A student wants to find the perimeter of their backyard. The student creates a map of their backyard with following coordinates A(−11,10)
, B(−1,10)
, C(−1,−10)
, and D(−11,10)
. Each unit on the coordinate plane represents 1 foot. Solve to find the perimeter.(1 point)
feet
To find the perimeter of the backyard, we need to calculate the distance between the four coordinates A, B, C, and D and then sum them up.
Distance between A and B:
The x-coordinate of both A and B is -1, so the horizontal distance between them is |-1 - (-11)| = 10 feet.
The y-coordinate of A is 10, and the y-coordinate of B is also 10, so there is no vertical distance between them.
Therefore, the distance between A and B is 10 feet.
Distance between B and C:
The x-coordinate of both B and C is -1, so there is no horizontal distance between them.
The y-coordinate of B is 10, and the y-coordinate of C is -10, so the vertical distance between them is |10 - (-10)| = 20 feet.

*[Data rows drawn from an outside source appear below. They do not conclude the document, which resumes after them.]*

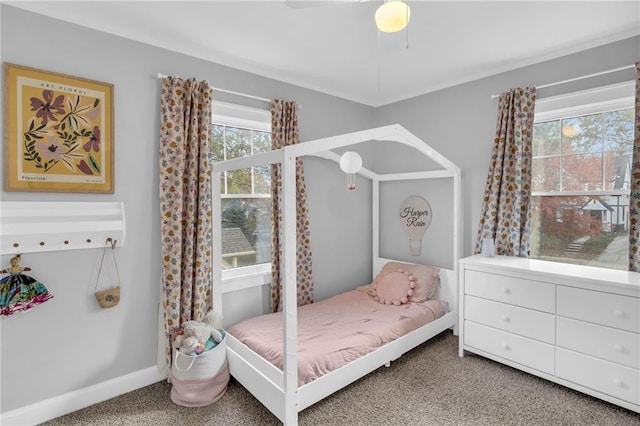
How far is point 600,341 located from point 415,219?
1.74 meters

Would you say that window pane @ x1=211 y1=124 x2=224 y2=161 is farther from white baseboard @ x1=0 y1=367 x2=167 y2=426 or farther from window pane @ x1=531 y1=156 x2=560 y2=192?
window pane @ x1=531 y1=156 x2=560 y2=192

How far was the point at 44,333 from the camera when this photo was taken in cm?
196

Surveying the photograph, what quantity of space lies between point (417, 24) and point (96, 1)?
191 cm

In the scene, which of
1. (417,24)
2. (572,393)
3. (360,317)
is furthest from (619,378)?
(417,24)

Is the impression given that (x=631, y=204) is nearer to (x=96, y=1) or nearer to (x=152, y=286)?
(x=152, y=286)

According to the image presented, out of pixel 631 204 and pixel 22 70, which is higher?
pixel 22 70

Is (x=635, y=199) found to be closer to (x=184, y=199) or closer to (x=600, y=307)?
(x=600, y=307)

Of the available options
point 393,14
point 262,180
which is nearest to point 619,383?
point 393,14

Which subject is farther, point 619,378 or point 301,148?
point 619,378

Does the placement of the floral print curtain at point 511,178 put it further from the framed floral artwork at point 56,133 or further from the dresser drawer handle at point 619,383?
the framed floral artwork at point 56,133

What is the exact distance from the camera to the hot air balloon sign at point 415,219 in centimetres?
336

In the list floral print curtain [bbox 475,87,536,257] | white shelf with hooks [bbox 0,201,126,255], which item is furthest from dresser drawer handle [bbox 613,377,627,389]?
white shelf with hooks [bbox 0,201,126,255]

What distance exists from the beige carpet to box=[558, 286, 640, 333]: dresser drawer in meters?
0.53

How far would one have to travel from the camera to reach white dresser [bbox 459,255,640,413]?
1.93m
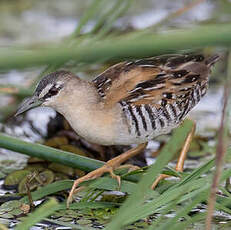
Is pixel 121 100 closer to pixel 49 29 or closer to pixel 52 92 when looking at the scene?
pixel 52 92

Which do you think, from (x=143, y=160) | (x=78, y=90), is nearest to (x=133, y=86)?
(x=78, y=90)

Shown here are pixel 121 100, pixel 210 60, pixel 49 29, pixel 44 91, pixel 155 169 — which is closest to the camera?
pixel 155 169

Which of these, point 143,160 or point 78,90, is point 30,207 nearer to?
point 78,90

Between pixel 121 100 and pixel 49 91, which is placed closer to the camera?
pixel 49 91

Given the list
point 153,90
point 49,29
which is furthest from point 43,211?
point 49,29

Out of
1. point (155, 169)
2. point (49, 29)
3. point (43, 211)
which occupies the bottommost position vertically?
point (43, 211)

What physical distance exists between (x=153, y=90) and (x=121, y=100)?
168mm

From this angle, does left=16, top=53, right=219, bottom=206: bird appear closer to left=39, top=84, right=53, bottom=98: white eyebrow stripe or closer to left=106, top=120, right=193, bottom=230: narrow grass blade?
left=39, top=84, right=53, bottom=98: white eyebrow stripe

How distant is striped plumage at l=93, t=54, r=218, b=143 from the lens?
3.06m

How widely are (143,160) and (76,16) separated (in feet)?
8.36

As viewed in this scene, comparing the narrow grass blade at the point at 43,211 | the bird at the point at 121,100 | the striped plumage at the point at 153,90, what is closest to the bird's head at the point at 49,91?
the bird at the point at 121,100

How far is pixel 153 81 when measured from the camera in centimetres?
320

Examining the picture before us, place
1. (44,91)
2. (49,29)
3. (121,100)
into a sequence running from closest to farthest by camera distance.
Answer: (44,91) < (121,100) < (49,29)

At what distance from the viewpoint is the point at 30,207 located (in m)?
3.11
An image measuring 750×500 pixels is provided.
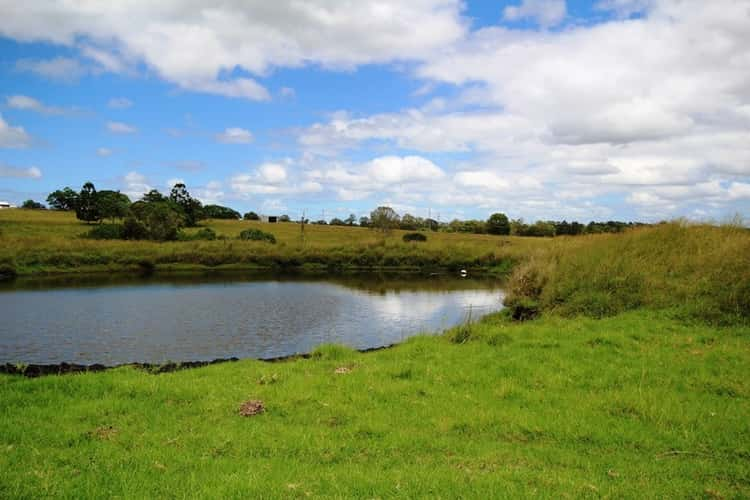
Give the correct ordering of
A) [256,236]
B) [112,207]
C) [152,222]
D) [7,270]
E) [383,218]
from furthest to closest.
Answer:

Therefore, the distance between B and C is 20 feet.
Distance between C and D:
The x-coordinate of both C and D is -11, so the horizontal distance between them is |-11 - (-1)| = 10 feet.
The y-coordinate of C is -10, and the y-coordinate of D is 10, so the vertical distance between them is |(-10) - 10| = 20 feet.
Therefore, the distance between C and D is 20 feet.
Distance between D and A:
The x-coordinate of D is -11, and the x-coordinate of A is -11, so there is no horizontal distance between them.
The y-coordinate of D is 10, and the y-coordinate of A is 10, so there is no vertical distance between them.
Therefore, the distance between D and A is 0 feet.
Now, we can calculate the perimeter by summing up the distances:
Perimeter = distance between A and B + distance between B and C + distance between C and D + distance between D and A
= 10 + 20 + 20 + 0
= 50 feet
Therefore, the perimeter of the backyard is 50 feet.